═══ Extracted records
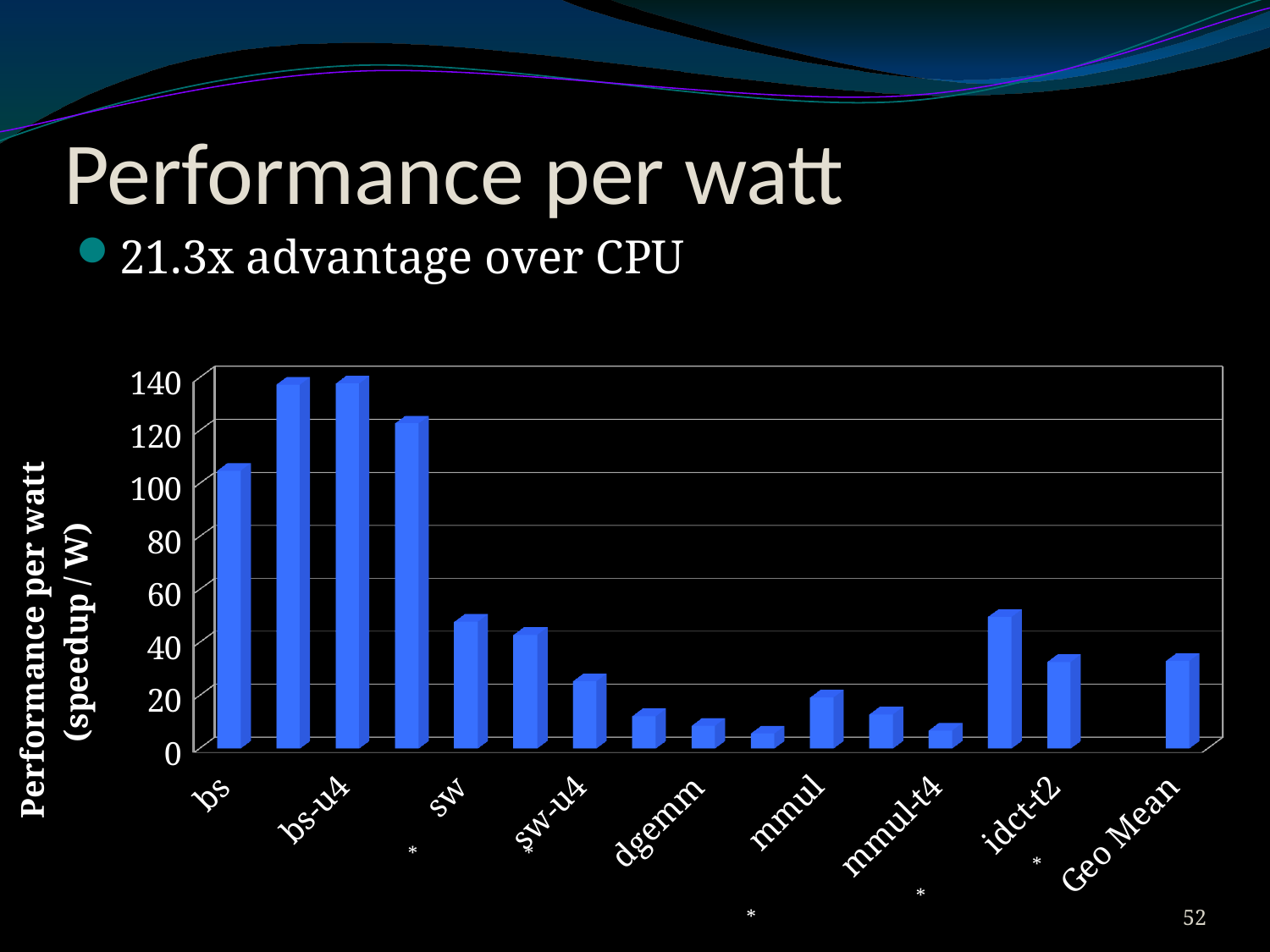
Which has the larger value, bs-u4 or sw? bs-u4 What is the highest tick value shown on the vertical axis? 140 Is the value for Geo Mean greater or less than 40? less Is the value for sw greater or less than 60? less Is the value for bs-u4 greater or less than 100? greater How many category labels are readable on the x axis of the chart? 9 Which has the larger value, bs or Geo Mean? bs What kind of chart is shown on the slide? bar chart Which has the larger value, bs or dgemm? bs What is the label of the vertical axis of the chart? Performance per watt (speedup / W)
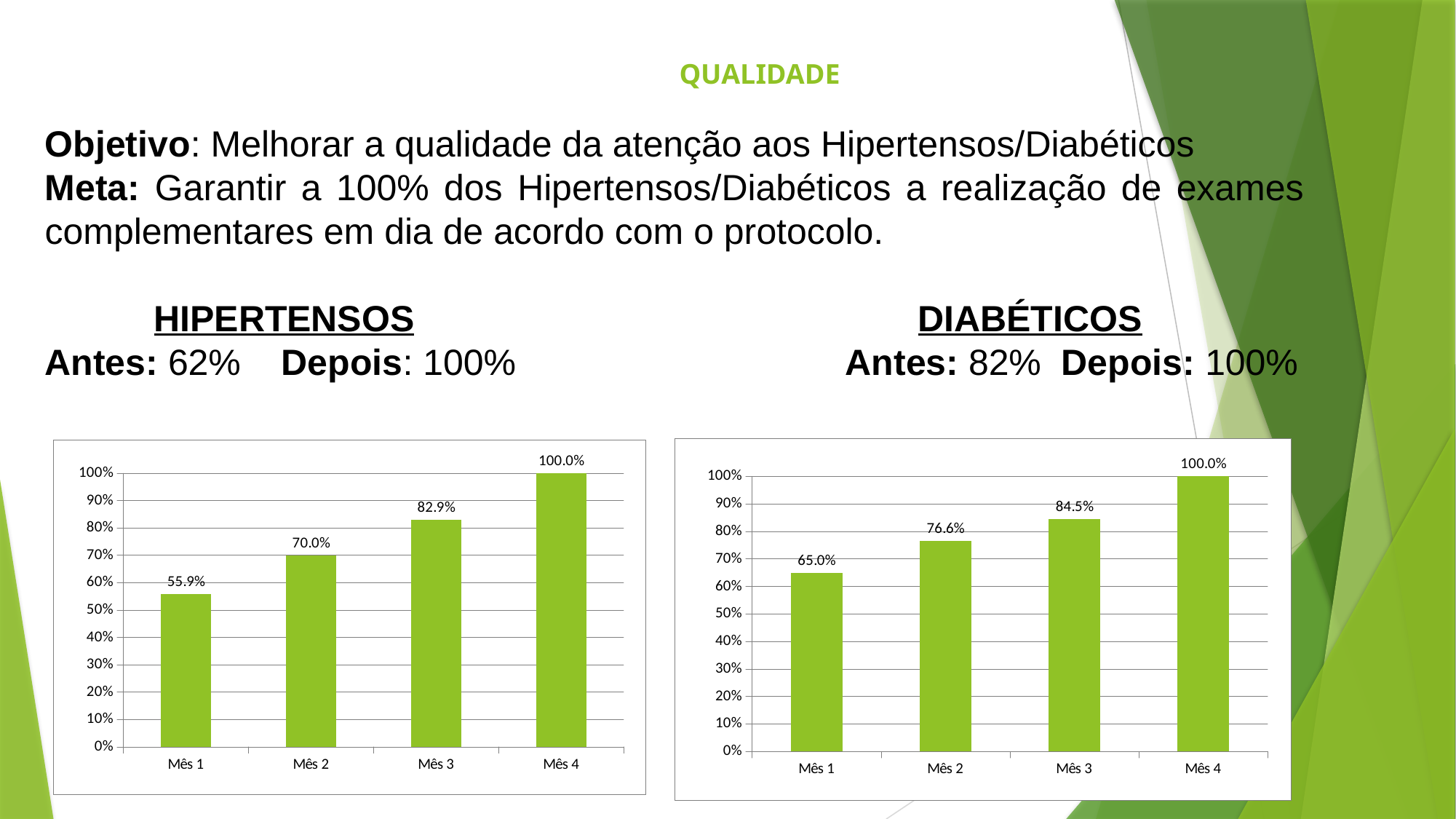
In the right chart (Diabéticos), which month has the highest value? Mês 4 In the right chart (Diabéticos), what is the difference between the values for Mês 4 and Mês 1? 35.0% In the right chart (Diabéticos), do the values rise or fall from Mês 1 to Mês 4? Rise How many months are plotted in the left chart (Hipertensos)? 4 What kind of chart is the right chart (Diabéticos)? Bar chart In the left chart (Hipertensos), what is the difference between the values for Mês 2 and Mês 1? 14.1% In the left chart (Hipertensos), which month has the lowest value? Mês 1 In the left chart (Hipertensos), what is the value for Mês 1? 55.9% Which is larger: the Mês 1 value in the left chart (Hipertensos) or the Mês 1 value in the right chart (Diabéticos)? Right chart (Diabéticos), 65.0% In the right chart (Diabéticos), what is the value for Mês 2? 76.6% In the left chart (Hipertensos), what is the value for Mês 3? 82.9% In the right chart (Diabéticos), what is the value for Mês 3? 84.5%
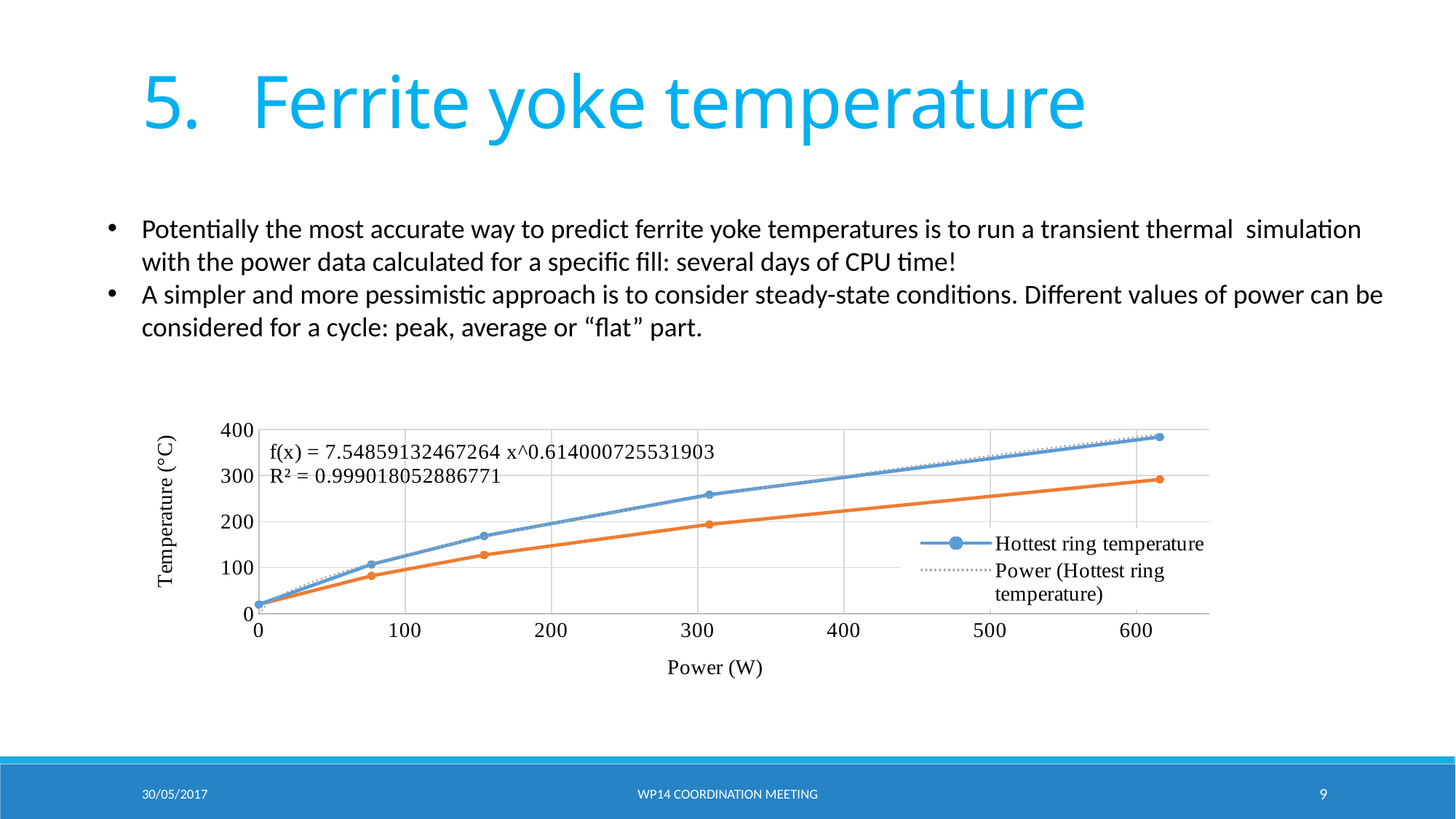
What R² value is shown for the trendline on the chart? R² = 0.999018052886771 What is the title of the x axis of the chart? Power (W) At the highest plotted power, which line is higher: the blue Hottest ring temperature line or the orange line? The blue Hottest ring temperature line Is the value of the orange line at around 80 W greater or less than 100? less Is the Hottest ring temperature at around 150 W greater or less than 100? greater What kind of chart is shown on the slide? Line chart Does the Hottest ring temperature rise or fall as Power increases along the x axis? Rises Is the Hottest ring temperature at around 300 W greater or less than 200? greater How many data points are plotted on the Hottest ring temperature line? 5 How many entries does the chart legend list? 2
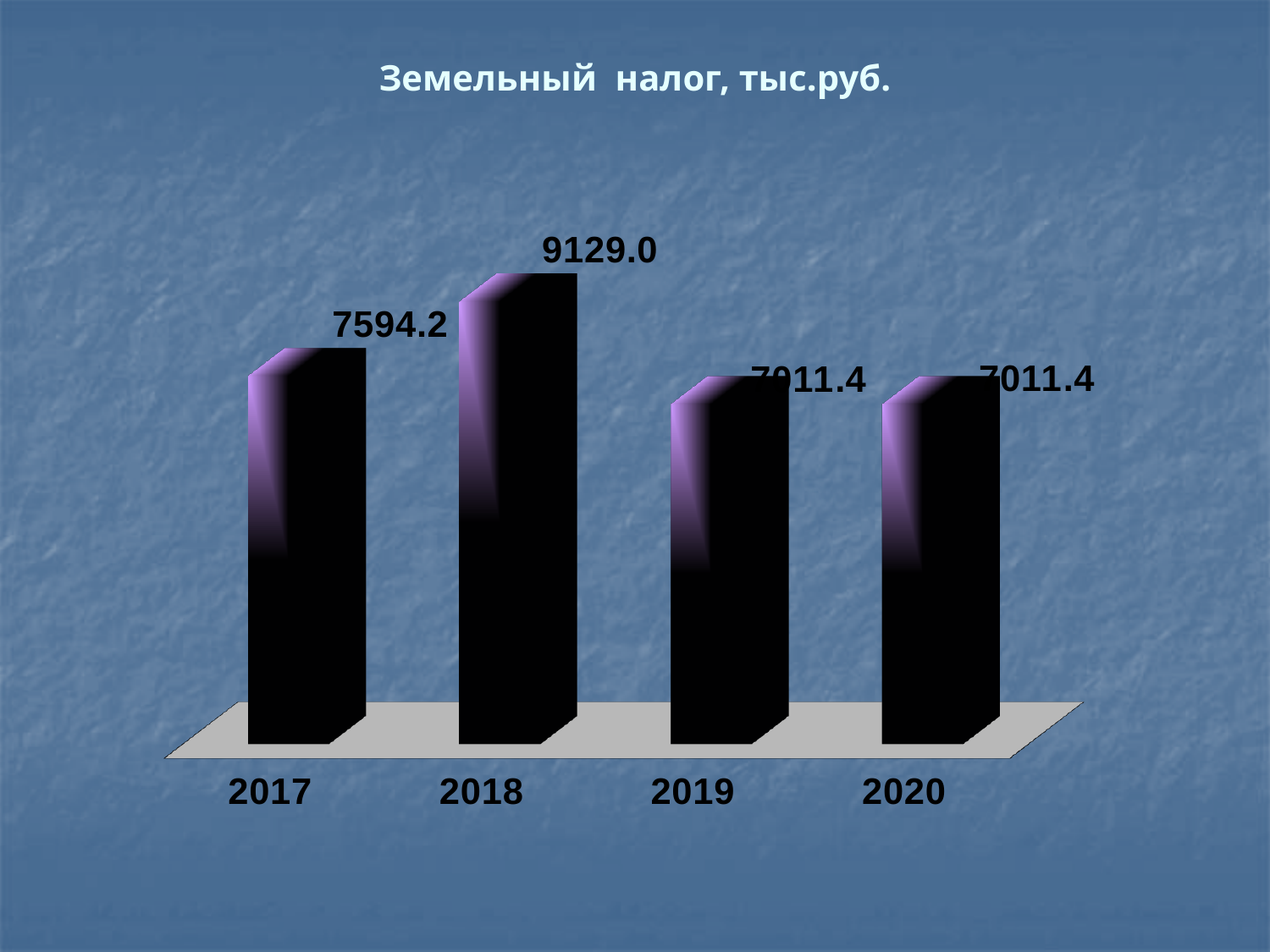
What is the title of the chart? Земельный налог, тыс.руб. Does the value rise or fall from 2017 to 2018? Rise Which is larger, the value for 2017 or the value for 2020? 2017 Which is larger, the value for 2018 or the value for 2019? 2018 What is the value for 2017? 7594.2 What kind of chart is shown on the slide? Bar chart What is the value for 2020? 7011.4 What is the difference between the values for 2018 and 2017? 1534.8 How many years are shown on the chart? 4 What is the difference between the values for 2017 and 2020? 582.8 What is the value for 2018? 9129.0 Which year has the highest value? 2018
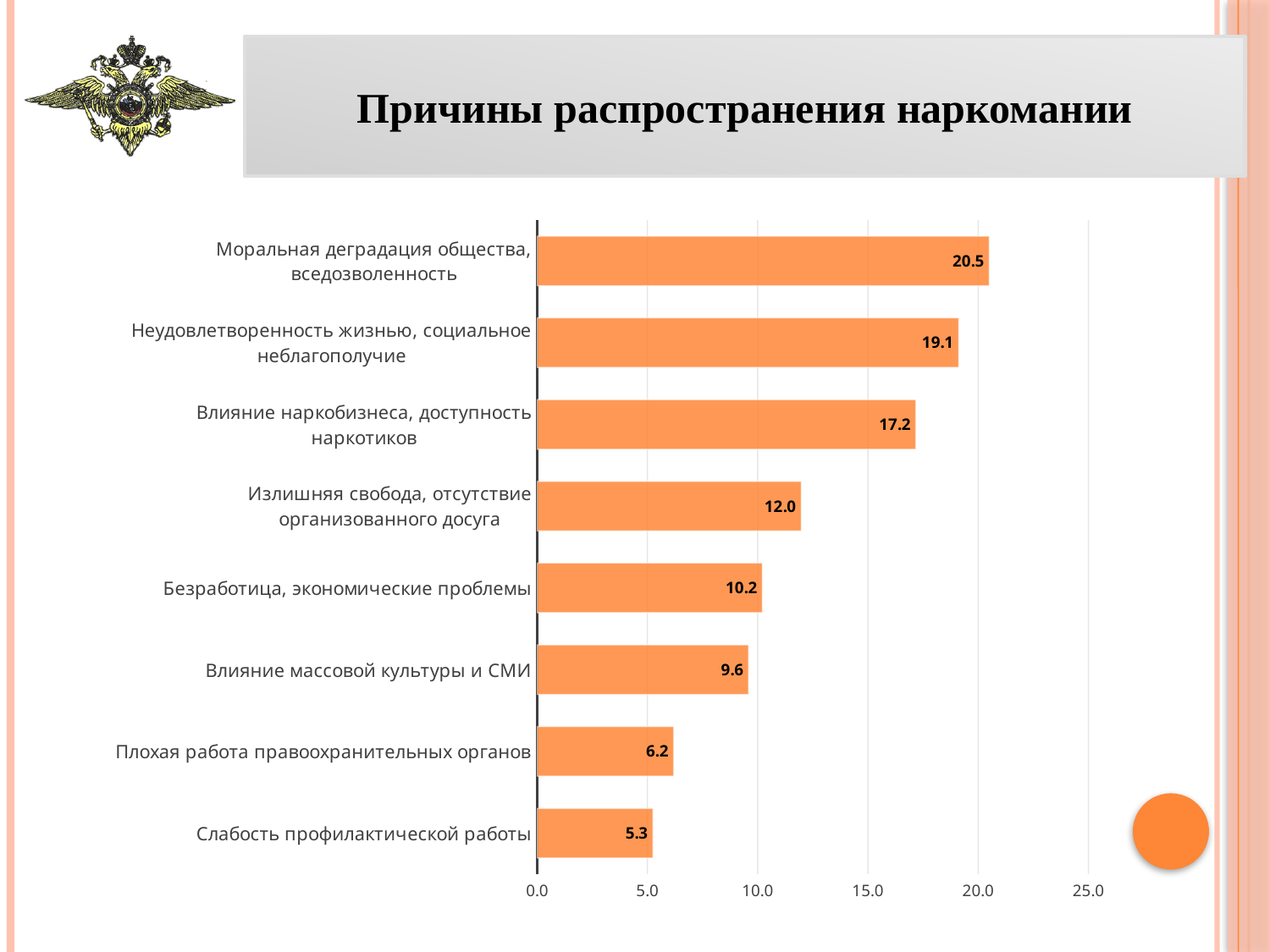
What is the difference between the values for «Неудовлетворенность жизнью, социальное неблагополучие» and «Влияние наркобизнеса, доступность наркотиков»? 1.9 What is the difference between the highest and lowest values in the chart? 15.2 Which category has the lowest value? Слабость профилактической работы Which is larger: the value for «Излишняя свобода, отсутствие организованного досуга» or for «Влияние массовой культуры и СМИ»? Излишняя свобода, отсутствие организованного досуга What is the value for «Плохая работа правоохранительных органов»? 6.2 What is the value for «Моральная деградация общества, вседозволенность»? 20.5 Is the value for «Влияние наркобизнеса, доступность наркотиков» greater or less than 15.0? greater Which category has the highest value? Моральная деградация общества, вседозволенность What is the value for «Безработица, экономические проблемы»? 10.2 What is the title of the slide? Причины распространения наркомании What kind of chart is shown on the slide? bar chart How many categories are shown in the chart? 8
══════
# Task
Please reproduce the data above word for word, starting at its beginning and ending with the line that contains "In the right chart (Diabéticos), which". Omit the pictures.

# Your response
Which has the larger value, bs-u4 or sw? bs-u4 What is the highest tick value shown on the vertical axis? 140 Is the value for Geo Mean greater or less than 40? less Is the value for sw greater or less than 60? less Is the value for bs-u4 greater or less than 100? greater How many category labels are readable on the x axis of the chart? 9 Which has the larger value, bs or Geo Mean? bs What kind of chart is shown on the slide? bar chart Which has the larger value, bs or dgemm? bs What is the label of the vertical axis of the chart? Performance per watt (speedup / W)
In the right chart (Diabéticos), which month has the highest value? Mês 4 In the right chart (Diabéticos), what is the difference between the values for Mês 4 and Mês 1? 35.0% In the right chart (Diabéticos), do the values rise or fall from Mês 1 to Mês 4? Rise How many months are plotted in the left chart (Hipertensos)? 4 What kind of chart is the right chart (Diabéticos)? Bar chart In the left chart (Hipertensos), what is the difference between the values for Mês 2 and Mês 1? 14.1% In the left chart (Hipertensos), which month has the lowest value? Mês 1 In the left chart (Hipertensos), what is the value for Mês 1? 55.9% Which is larger: the Mês 1 value in the left chart (Hipertensos) or the Mês 1 value in the right chart (Diabéticos)? Right chart (Diabéticos), 65.0% In the right chart (Diabéticos), what is the value for Mês 2? 76.6% In the left chart (Hipertensos), what is the value for Mês 3? 82.9% In the right chart (Diabéticos), what is the value for Mês 3? 84.5%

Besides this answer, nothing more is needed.